Um dos maiores sinais de que estamos numa corrida espacial é que reveses ocasionais podem mudar os rumos da disputa. O programa espacial chinês suspendeu o lançamento de sua missão robótica Chang’e-7 ao polo sul lunar apenas horas antes da decolagem, na semana passada, o que a levará a um adiamento de vários meses –e pode dar a chance de os Estados Unidos pousarem primeiro em uma das regiões mais cobiçadas do satélite.

Tanto a Chang’e-7, desenvolvida pela Casc (corporação espacial estatal chinesa), quanto a primeira missão da empresa americana Blue Origin, a serviço da Nasa, com seu módulo de pouso Blue Moon Mark 1, miravam o entorno da cratera Shackleton, muito próxima ao polo geográfico sul lunar.

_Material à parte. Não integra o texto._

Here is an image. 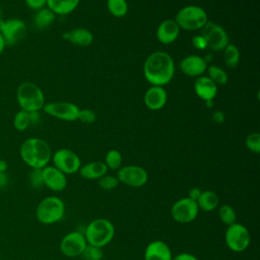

Originalmente, o lançamento americano estava marcado para o segundo semestre de 2026, o que daria a condição de ser o primeiro a chegar lá. Mas a explosão, em 28 de maio, do foguete New Glenn, da Blue Origin, na plataforma 36A da Estação da Força Espacial de Cabo Canaveral, na Flórida, descarrilou os planos. A empresa está reconstruindo a infraestrutura de solo, bem como fazendo correções para impedir novo acidente com o New Glenn, e é difícil que tudo esteja pronto até o fim do ano, o que empurrou o voo inaugural do Blue Moon Mark 1 para, pelo menos, o primeiro trimestre de 2027.